> RECORDED INFORMATION:
*-*-*
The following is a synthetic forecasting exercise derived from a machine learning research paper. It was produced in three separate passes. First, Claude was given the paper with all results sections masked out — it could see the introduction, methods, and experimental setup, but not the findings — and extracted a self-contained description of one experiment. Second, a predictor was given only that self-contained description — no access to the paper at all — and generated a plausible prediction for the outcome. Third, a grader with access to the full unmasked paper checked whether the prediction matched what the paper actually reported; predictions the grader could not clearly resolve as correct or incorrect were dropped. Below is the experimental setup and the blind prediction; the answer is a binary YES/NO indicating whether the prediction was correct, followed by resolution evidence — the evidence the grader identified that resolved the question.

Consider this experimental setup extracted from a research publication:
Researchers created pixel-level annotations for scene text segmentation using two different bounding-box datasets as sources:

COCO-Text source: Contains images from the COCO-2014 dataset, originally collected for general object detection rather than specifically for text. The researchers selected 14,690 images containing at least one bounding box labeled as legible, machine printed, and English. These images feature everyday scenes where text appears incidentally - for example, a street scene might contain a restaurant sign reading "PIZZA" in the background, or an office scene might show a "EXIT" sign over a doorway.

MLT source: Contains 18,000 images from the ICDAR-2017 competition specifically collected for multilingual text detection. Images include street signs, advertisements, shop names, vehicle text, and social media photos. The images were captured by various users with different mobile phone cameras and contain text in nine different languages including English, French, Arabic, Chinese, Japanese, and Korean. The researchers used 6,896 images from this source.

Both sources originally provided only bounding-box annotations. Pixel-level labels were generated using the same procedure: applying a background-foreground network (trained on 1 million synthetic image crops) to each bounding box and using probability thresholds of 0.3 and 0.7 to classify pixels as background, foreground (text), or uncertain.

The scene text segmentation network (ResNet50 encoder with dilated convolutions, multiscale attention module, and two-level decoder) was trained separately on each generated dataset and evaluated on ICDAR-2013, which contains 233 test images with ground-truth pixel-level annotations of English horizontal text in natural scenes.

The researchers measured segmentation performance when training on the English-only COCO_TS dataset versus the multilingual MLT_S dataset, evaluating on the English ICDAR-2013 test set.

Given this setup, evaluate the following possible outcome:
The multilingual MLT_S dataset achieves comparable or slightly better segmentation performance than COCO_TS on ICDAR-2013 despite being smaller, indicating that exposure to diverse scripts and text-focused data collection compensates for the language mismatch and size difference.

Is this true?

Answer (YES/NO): NO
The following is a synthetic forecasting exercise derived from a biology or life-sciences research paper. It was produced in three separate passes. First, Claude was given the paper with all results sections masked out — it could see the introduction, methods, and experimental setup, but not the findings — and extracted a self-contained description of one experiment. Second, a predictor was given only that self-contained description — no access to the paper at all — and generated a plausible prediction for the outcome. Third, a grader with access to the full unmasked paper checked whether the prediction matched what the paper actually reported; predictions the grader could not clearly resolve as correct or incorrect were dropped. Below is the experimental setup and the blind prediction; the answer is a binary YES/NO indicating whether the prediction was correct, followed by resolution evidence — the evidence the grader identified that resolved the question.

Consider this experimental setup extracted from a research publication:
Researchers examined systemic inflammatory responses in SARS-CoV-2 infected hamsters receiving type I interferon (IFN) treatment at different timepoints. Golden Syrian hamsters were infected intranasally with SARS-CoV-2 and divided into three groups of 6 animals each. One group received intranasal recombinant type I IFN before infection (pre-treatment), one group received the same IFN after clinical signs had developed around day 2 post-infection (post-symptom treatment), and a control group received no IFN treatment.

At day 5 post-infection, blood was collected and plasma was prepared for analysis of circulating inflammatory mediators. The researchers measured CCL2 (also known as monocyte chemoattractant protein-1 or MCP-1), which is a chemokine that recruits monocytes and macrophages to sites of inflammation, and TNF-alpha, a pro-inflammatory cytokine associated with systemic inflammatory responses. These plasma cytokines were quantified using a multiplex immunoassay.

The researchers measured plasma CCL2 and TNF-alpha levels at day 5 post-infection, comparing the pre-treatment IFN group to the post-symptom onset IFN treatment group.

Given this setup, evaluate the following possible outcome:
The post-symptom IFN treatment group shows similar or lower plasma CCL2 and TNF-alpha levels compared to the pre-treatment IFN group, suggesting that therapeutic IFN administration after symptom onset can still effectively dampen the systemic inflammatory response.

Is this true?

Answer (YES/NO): NO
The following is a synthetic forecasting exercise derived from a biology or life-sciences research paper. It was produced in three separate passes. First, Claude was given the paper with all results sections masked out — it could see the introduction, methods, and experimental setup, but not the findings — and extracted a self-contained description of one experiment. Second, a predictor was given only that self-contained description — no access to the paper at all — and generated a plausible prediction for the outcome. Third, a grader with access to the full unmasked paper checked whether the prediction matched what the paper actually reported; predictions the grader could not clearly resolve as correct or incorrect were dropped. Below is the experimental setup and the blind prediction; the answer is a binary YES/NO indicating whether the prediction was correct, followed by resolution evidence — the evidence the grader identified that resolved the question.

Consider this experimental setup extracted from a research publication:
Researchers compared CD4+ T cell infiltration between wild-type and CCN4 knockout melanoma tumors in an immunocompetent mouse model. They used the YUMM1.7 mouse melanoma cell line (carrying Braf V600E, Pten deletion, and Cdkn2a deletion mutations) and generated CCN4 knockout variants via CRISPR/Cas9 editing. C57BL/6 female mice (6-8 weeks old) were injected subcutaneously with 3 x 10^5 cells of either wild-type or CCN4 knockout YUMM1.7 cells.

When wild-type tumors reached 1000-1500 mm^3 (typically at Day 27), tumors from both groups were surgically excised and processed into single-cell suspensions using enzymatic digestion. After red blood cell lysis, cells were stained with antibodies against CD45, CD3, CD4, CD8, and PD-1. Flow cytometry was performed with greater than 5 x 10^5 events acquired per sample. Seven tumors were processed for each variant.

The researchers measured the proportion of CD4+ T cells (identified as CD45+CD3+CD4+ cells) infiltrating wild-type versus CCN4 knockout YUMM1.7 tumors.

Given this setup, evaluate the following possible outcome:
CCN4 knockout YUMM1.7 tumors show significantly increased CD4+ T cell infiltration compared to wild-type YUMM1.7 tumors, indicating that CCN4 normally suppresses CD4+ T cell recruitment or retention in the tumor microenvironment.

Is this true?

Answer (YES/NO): NO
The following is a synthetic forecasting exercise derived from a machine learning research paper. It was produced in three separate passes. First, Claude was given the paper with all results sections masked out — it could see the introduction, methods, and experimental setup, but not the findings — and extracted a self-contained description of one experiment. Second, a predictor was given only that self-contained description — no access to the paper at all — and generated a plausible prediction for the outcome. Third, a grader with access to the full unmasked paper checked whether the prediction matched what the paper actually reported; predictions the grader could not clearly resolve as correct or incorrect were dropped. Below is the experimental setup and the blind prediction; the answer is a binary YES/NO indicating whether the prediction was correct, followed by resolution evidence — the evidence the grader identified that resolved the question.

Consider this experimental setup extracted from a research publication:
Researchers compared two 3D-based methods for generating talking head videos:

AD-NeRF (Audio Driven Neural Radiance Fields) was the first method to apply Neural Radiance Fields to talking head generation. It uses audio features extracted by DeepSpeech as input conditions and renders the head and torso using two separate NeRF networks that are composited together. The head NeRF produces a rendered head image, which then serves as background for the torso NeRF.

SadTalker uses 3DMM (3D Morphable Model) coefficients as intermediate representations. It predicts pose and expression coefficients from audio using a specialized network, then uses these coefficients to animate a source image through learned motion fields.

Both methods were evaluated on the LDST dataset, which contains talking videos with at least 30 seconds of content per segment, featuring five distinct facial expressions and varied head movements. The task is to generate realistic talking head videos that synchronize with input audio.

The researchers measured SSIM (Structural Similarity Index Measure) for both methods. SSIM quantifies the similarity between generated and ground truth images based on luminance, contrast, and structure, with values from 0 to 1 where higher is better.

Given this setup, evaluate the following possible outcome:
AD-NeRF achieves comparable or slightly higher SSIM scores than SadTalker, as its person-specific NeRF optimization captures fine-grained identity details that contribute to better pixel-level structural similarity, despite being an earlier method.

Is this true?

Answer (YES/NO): NO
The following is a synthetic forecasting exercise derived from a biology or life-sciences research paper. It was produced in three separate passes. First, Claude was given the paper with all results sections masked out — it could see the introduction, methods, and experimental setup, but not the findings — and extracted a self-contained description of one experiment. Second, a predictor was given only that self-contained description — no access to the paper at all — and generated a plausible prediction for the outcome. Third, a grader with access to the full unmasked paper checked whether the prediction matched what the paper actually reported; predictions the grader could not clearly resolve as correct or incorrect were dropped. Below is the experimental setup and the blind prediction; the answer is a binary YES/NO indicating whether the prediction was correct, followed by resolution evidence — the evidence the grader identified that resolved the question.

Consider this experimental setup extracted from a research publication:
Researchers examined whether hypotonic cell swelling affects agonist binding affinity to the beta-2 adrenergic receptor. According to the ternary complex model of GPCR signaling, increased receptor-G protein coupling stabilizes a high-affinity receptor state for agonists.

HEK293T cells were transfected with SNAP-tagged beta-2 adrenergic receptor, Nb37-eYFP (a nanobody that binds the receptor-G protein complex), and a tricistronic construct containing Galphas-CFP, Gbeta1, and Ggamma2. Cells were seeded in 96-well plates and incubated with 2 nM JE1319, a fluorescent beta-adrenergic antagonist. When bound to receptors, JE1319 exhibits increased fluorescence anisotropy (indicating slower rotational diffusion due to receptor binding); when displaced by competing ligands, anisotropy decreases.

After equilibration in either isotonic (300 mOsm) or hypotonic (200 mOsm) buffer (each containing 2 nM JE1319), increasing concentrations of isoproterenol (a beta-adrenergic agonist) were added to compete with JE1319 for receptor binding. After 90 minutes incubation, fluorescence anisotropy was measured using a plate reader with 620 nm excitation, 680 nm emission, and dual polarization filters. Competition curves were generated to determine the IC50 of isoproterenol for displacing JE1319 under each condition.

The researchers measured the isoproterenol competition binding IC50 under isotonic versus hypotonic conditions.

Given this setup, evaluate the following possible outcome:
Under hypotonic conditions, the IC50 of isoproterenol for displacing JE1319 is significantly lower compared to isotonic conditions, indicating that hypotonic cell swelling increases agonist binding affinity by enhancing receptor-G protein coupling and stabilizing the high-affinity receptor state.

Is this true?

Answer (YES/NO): YES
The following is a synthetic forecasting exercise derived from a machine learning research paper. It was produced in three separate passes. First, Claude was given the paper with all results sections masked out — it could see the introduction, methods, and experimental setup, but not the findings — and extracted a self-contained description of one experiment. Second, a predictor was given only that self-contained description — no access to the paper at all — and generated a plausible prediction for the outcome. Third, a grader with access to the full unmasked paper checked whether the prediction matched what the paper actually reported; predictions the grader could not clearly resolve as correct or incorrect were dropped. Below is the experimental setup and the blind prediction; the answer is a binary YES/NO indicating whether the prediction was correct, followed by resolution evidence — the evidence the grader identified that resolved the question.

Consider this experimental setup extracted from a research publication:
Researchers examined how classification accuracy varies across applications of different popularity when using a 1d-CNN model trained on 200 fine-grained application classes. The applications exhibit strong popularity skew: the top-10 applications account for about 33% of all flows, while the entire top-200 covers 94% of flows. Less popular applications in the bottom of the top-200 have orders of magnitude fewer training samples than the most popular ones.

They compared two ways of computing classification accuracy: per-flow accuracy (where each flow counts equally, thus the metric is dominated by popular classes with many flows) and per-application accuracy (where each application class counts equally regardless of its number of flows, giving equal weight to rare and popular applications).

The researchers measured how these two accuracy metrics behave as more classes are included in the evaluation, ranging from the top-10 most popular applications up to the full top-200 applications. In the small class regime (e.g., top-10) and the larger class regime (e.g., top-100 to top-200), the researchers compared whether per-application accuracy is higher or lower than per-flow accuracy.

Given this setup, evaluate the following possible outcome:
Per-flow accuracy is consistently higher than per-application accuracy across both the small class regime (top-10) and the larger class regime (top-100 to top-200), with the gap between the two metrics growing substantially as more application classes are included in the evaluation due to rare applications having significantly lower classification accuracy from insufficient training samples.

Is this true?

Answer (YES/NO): NO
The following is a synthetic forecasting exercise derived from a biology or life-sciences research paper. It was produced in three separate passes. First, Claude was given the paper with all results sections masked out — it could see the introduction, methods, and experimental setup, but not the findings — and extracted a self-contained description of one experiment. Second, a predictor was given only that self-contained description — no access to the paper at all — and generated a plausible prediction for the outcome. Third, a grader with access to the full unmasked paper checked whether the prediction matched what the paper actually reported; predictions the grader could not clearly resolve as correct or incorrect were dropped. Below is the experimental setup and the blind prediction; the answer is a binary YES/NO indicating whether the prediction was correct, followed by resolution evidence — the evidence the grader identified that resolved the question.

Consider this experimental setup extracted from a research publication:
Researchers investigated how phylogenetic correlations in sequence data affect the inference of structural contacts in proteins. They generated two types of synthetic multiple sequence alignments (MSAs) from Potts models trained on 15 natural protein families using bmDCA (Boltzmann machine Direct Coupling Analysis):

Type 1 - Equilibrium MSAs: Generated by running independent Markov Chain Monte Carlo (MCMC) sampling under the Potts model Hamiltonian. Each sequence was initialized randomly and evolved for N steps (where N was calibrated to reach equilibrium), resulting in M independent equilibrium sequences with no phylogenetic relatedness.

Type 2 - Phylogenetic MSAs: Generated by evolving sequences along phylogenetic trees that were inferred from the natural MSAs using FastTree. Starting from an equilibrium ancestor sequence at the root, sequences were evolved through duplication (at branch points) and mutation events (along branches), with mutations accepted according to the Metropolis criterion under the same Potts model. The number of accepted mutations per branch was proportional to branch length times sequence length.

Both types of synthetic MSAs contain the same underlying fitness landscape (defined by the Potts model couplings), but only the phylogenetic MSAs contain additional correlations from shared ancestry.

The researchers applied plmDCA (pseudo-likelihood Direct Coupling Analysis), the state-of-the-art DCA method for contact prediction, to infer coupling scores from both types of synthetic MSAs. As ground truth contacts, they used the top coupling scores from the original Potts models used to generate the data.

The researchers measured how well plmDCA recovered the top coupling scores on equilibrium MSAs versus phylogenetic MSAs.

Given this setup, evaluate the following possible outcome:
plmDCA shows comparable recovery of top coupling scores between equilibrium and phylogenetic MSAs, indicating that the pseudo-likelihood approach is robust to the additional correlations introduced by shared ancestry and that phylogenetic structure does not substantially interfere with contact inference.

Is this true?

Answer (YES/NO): NO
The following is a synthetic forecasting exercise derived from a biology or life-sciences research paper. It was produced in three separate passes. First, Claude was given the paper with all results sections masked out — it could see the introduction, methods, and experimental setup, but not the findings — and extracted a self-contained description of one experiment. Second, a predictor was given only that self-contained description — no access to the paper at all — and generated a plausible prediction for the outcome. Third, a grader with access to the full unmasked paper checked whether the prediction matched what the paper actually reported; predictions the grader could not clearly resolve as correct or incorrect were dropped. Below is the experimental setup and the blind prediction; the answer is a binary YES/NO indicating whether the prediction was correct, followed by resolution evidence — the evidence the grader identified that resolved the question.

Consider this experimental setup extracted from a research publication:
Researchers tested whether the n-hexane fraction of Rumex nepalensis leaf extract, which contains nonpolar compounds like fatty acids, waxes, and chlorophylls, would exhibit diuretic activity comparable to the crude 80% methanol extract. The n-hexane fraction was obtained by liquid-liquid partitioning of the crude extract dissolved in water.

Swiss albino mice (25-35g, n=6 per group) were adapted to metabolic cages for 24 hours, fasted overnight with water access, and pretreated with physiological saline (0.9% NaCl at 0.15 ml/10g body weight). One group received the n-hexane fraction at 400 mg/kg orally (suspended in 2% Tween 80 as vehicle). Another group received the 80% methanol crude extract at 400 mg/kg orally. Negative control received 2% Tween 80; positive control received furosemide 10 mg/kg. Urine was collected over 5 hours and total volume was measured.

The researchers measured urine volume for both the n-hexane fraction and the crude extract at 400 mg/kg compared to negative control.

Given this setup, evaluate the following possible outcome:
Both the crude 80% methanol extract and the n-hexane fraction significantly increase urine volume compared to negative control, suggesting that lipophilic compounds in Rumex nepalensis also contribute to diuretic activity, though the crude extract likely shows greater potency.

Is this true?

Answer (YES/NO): NO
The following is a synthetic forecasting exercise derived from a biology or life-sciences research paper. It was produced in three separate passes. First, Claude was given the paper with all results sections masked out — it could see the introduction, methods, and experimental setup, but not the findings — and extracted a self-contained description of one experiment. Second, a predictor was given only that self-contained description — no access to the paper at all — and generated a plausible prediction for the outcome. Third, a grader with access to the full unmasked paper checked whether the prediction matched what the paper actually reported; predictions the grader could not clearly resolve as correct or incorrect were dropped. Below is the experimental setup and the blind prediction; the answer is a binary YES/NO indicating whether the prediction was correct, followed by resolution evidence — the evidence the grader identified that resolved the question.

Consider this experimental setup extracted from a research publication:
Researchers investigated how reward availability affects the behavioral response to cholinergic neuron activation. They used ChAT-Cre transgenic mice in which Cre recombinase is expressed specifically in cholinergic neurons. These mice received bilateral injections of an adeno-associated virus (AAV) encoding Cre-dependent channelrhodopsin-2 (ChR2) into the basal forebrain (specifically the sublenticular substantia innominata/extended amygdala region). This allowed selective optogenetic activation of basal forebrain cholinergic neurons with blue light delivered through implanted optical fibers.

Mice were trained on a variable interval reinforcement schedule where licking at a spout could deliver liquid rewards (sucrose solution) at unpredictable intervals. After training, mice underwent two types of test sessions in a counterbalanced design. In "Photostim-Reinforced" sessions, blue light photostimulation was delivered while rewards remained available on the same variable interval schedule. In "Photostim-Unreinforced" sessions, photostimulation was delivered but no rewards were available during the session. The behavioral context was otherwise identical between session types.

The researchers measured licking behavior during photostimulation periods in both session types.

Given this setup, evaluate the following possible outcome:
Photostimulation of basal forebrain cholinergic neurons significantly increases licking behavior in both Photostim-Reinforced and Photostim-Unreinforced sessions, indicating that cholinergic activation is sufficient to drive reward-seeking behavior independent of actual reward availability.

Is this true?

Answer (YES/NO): NO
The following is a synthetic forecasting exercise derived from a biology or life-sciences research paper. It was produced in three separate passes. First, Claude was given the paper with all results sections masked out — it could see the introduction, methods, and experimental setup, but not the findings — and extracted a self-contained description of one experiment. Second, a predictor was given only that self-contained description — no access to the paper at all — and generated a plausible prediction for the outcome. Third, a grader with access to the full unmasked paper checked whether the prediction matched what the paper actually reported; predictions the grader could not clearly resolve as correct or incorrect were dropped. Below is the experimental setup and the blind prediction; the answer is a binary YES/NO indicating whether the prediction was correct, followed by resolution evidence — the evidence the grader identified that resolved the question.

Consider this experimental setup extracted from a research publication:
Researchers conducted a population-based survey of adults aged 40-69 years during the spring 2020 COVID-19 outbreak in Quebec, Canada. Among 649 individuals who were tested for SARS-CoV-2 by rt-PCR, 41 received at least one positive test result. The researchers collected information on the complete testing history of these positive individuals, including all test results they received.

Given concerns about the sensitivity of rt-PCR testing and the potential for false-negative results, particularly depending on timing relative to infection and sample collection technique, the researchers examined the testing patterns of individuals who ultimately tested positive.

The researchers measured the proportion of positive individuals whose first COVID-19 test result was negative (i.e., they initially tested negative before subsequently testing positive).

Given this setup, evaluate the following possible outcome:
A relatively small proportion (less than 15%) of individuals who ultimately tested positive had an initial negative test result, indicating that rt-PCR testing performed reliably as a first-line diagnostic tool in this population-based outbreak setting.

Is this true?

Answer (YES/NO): NO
*-*-*
> WHAT YOU WILL DO: Search the records line by line for the word "SadTalker" and copy every line where it appears.

> RESPONSE:
SadTalker uses 3DMM (3D Morphable Model) coefficients as intermediate representations. It predicts pose and expression coefficients from audio using a specialized network, then uses these coefficients to animate a source image through learned motion fields.
AD-NeRF achieves comparable or slightly higher SSIM scores than SadTalker, as its person-specific NeRF optimization captures fine-grained identity details that contribute to better pixel-level structural similarity, despite being an earlier method.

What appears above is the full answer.